Chapter 2. Graph database concepts

This chapter presents an introduction to graph database concepts.

This chapter includes the following sections:

2.1. Example graph

We will use the example graph below to introduce the basic concepts of the property graph:

alt

2.2. Nodes

Nodes are often used to represent entities. The simplest possible graph is a single node.

Consider the graph below, consisting of a single node.

alt

2.3. Labels

Labels are used to shape the domain by grouping nodes into sets where all nodes that have a certain label belongs to the same set.

For example, all nodes representing users could be labeled with the label :User. With that in place, you can ask Neo4j to perform operations only on your user nodes, such as finding all users with a given name.

Since labels can be added and removed during runtime, they can also be used to mark temporary states for nodes. A :Suspended label could be used to denote bank accounts that are suspended, and a :Seasonal label can denote vegetables that are currently in season.

A node can have zero to many labels.

In the example above, the nodes have the labels Person and Movie, which is one possible way of describing the data. But assume that we want to express different dimensions of the data. One way of doing that is to add more labels.

Below is an example showing the use of multiple labels:

alt

2.4. Relationships

A relationship connects two nodes. Relationships organize nodes into structures, allowing a graph to resemble a list, a tree, a map, or a compound entity — any of which may be combined into yet more complex, richly inter-connected structures.

Our example graph will make a lot more sense once we add relationships to it:

alt

2.5. Relationship types

A relationship must have exactly one relationship type.

Our example uses ACTED_IN and DIRECTED as relationship types. The roles property on the ACTED_IN relationship has an array value with a single item in it.

Below is an ACTED_IN relationship, with the Tom Hanks node as the source node and Forrest Gump as the target node.

alt

We observe that the Tom Hanks node has an outgoing relationship, while the Forrest Gump node has an incoming relationship.

Relationships always have a direction. However, you only have to pay attention to the direction where it is useful. This means that there is no need to add duplicate relationships in the opposite direction unless it is needed in order to properly describe your use case.

Note that a node can have relationships to itself. If we want to express that Tom Hanks KNOWS himself, that would be expressed as:

alt

2.6. Properties

Properties are name-value pairs that are used to add qualities to nodes and relationships.

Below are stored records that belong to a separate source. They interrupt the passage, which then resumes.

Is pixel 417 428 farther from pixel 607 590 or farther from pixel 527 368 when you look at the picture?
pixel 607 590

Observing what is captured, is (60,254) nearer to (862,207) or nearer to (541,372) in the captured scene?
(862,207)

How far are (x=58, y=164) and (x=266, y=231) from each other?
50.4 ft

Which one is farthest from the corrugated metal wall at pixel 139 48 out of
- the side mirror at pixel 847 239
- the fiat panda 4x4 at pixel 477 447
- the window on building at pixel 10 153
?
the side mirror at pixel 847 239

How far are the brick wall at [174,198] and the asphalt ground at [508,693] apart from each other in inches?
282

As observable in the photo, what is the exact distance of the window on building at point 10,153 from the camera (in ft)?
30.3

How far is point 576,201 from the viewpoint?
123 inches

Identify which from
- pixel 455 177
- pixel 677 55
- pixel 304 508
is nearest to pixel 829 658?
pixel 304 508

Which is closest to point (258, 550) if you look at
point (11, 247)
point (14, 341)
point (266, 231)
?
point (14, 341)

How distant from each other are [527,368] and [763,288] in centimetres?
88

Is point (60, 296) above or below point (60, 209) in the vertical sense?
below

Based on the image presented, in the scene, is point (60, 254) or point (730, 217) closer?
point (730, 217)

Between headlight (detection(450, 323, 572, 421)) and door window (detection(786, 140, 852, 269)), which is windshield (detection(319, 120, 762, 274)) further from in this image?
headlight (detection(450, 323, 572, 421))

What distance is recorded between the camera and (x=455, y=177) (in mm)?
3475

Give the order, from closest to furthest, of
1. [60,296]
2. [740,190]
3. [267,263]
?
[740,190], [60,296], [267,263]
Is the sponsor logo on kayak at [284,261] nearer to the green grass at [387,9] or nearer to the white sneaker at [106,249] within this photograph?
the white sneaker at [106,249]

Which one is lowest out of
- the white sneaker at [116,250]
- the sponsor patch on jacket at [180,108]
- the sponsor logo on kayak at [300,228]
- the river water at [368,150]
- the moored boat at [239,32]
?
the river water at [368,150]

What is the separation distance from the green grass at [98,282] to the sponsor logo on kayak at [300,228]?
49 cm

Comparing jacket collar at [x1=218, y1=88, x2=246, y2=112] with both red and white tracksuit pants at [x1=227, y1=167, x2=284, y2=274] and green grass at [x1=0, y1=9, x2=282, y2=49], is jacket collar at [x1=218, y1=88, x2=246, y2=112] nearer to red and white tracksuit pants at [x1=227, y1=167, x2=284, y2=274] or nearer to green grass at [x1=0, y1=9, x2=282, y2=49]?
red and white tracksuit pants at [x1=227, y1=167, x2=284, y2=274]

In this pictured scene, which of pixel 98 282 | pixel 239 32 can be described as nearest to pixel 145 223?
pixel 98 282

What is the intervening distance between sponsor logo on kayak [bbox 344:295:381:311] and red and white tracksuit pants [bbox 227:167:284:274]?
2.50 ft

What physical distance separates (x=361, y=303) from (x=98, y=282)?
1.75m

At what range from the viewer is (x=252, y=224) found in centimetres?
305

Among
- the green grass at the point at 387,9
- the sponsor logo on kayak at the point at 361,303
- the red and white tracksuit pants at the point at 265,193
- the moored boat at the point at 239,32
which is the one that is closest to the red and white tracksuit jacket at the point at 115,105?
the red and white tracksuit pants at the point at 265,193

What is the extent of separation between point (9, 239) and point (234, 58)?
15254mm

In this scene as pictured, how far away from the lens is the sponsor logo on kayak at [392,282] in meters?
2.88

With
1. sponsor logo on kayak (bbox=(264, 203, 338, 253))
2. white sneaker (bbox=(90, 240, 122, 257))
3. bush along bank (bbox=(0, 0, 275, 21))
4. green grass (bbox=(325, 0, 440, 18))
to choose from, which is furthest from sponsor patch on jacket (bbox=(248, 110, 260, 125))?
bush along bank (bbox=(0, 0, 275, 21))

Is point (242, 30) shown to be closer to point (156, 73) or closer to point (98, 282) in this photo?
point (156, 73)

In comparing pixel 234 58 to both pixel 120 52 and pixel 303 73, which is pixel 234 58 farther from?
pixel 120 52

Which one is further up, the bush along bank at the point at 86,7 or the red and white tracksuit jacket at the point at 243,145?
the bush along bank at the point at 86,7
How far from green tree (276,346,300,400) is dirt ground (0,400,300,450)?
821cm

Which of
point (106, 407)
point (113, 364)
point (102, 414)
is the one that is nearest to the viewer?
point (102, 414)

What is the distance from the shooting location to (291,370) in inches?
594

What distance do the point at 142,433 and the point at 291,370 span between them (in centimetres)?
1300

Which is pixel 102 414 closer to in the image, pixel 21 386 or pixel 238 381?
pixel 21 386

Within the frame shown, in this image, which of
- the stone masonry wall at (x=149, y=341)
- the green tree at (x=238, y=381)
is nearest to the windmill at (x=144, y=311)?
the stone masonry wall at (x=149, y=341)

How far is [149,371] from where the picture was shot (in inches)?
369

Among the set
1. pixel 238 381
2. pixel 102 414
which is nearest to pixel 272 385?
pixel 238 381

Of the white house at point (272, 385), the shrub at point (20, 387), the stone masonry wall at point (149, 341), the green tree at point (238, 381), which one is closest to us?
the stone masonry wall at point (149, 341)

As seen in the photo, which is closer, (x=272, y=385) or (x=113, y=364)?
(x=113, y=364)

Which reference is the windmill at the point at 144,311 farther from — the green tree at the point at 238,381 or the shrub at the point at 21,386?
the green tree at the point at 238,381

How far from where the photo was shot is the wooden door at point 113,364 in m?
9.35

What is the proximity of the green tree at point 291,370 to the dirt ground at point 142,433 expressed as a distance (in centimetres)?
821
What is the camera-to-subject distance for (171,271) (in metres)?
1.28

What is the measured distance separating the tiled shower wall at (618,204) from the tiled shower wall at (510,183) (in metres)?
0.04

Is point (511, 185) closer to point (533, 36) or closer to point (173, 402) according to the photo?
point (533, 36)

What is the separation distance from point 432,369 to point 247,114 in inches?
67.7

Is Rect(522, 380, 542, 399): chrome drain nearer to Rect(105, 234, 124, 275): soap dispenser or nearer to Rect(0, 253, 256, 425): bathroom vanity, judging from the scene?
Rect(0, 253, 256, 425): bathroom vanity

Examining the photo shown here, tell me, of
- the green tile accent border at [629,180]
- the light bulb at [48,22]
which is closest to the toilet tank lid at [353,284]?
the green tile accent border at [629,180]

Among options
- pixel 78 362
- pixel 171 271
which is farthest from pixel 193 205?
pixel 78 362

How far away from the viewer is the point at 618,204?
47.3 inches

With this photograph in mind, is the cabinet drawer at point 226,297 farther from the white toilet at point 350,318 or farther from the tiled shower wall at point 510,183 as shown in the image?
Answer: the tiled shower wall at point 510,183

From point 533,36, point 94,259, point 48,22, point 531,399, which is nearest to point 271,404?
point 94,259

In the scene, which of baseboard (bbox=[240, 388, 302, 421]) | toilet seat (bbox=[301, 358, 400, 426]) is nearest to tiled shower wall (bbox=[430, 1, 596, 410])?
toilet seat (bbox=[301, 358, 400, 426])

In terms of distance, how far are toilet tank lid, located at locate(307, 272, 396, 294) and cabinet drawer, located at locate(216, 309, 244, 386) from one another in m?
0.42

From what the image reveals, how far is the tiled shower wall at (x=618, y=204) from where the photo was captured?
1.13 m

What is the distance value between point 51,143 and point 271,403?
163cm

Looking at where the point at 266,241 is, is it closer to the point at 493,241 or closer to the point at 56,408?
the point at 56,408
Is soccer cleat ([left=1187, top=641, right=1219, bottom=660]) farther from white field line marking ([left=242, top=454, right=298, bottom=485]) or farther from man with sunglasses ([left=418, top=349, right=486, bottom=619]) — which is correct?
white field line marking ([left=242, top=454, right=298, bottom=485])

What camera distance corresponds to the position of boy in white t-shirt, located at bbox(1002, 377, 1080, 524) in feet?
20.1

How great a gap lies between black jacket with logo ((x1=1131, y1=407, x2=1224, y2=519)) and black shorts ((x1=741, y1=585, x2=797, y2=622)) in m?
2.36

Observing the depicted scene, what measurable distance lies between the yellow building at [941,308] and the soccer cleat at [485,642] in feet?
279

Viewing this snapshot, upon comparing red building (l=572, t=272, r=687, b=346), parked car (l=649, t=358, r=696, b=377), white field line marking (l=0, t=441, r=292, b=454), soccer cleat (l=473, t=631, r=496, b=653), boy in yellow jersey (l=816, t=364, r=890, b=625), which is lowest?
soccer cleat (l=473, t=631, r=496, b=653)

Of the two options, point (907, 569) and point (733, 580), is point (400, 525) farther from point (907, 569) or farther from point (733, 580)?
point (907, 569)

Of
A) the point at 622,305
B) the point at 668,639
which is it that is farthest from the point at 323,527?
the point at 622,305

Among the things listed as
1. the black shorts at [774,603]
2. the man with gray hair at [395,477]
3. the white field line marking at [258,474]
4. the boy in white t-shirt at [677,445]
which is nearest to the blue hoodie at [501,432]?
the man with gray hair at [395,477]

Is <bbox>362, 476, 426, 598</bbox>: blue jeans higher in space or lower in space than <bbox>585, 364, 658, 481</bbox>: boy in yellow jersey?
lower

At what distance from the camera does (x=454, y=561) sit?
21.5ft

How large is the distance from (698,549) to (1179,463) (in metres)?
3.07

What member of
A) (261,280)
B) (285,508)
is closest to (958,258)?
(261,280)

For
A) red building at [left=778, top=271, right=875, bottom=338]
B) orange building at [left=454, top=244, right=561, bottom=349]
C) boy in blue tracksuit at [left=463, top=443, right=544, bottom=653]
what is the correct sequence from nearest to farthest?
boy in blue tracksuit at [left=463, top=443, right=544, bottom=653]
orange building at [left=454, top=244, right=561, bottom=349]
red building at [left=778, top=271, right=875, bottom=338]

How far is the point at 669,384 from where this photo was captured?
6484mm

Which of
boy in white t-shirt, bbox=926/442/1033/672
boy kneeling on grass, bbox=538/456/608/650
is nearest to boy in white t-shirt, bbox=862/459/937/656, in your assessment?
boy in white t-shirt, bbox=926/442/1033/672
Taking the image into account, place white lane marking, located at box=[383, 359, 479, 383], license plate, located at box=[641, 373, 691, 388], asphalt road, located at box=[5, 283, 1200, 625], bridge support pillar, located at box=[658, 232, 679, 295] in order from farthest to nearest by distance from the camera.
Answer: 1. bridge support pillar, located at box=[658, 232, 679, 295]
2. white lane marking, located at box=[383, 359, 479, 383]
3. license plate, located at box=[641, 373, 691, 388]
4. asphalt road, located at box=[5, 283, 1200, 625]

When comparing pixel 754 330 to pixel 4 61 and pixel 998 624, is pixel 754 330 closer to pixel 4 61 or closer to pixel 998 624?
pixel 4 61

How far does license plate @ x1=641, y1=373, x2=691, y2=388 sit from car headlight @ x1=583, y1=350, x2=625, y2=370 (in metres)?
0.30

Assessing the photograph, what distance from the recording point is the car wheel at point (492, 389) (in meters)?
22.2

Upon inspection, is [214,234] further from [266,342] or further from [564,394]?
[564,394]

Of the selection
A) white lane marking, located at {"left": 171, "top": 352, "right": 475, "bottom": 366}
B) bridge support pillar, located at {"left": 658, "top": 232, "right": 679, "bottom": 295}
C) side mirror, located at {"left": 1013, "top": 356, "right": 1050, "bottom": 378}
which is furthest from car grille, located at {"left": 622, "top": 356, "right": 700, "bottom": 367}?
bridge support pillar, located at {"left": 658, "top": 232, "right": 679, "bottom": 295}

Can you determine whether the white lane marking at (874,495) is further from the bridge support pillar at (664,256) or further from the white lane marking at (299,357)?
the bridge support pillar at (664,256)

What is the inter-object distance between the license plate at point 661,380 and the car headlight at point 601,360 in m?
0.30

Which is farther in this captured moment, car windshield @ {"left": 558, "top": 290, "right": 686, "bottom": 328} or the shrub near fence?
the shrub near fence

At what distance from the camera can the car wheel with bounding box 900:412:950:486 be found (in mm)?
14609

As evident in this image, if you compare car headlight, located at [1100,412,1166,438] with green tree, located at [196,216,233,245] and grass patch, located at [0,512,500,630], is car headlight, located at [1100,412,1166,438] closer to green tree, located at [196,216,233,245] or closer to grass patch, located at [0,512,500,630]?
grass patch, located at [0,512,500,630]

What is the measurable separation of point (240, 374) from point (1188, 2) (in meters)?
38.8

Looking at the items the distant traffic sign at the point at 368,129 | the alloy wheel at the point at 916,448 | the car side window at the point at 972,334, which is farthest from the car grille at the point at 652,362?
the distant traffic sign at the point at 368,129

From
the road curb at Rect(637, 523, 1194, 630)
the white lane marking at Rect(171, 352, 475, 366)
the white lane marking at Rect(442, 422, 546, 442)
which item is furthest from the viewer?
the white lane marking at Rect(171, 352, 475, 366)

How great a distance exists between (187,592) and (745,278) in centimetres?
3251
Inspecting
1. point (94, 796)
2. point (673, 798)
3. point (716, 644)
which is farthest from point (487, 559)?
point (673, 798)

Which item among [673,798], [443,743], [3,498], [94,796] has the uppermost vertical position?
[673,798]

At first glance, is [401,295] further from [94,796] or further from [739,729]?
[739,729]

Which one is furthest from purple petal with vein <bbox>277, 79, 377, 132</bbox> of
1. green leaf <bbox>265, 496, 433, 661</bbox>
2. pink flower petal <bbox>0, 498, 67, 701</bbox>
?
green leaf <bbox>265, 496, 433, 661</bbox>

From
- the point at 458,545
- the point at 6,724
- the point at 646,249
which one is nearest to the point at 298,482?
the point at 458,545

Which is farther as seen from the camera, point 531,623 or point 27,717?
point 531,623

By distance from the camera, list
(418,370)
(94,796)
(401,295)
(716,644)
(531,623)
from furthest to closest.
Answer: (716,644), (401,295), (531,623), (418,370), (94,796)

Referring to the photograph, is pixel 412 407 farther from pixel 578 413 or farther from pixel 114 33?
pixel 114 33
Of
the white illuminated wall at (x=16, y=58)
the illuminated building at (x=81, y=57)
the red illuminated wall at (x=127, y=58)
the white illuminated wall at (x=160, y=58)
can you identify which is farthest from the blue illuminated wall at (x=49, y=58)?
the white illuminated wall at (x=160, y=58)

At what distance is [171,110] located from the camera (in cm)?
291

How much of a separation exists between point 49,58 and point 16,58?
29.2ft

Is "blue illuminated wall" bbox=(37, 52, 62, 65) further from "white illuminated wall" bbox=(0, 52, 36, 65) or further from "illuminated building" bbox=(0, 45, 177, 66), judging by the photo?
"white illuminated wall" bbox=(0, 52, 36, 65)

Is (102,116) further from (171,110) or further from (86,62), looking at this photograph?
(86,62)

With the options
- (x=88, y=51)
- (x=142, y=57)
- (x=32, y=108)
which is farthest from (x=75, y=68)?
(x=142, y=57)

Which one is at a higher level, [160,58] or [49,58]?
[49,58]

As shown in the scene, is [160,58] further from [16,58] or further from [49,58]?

In our example graphs, we have used the properties name and born on Person nodes, title and released on Movie nodes, and the property roles on the :ACTED_IN relationship.

The value part of the property can hold different data types such as number, string and boolean. For a thorough description of the available data types, refer to the Cypher manual.

2.7. Traversals and paths

A traversal is how you query a graph in order to find answers to questions, for example: "What music do my friends like that I don’t yet own?", or "What web services are affected if this power supply goes down?".

Traversing a graph means visiting nodes by following relationships according to some rules. In most cases only a subset of the graph is visited.

If we want to find out which movies Tom Hanks acted in according to our tiny example database, the traversal would start from the Tom Hanks node, follow any :ACTED_IN relationships connected to the node, and end up with Forrest Gump as the result (see the dashed lines):

alt

The traversal result could be returned as a path with the length one:

alt

The path above has length one.

The shortest possible path has length zero. It contains a single node and no relationships. For example:

alt

This path has length one:

alt

2.8. Schema

A schema in Neo4j refers to indexes and constraints.

Neo4j is often described as schema optional, meaning that it is not necessary to create indexes and constraints. You can create data — nodes, relationships and properties — without defining a schema up front. Indexes and constraints can be introduced when desired, in order to gain performance or modeling benefits.

2.8.1. Indexes

Indexes are used to increase performance. To see examples of how to work with indexes, see Using indexes. For detailed descriptions of how to work with indexes in Cypher, see Cypher manual → Indexes.

2.8.2. Constraints

Constraints are used to make sure that the data adheres to the rules of the domain. To see examples of how to work with indexes, see Using constraints. For detailed descriptions of how to work with constraints in Cypher, see the Cypher manual → Constraints.

2.9. Naming rules and recommendations

Node labels, relationship types and properties are case sensitive, meaning for example that the property name means something different than the property Name. It is recommended to follow the naming conventions described in the following table:

Table 2.1. Naming conventions
Graph entity Recommended style Example

Node label

Camel case, beginning with an upper-case character

:VehicleOwner rather than :vehice_owner

Relationship type

Upper case, using underscore to separate words

:OWNS_VEHICLE rather than :ownsVehicle

Property

Lower camel case, beginning with a lower-case character

firstName rather than first_name

For the precise naming rules, refer to the Cypher manual → Naming rules and recommendations.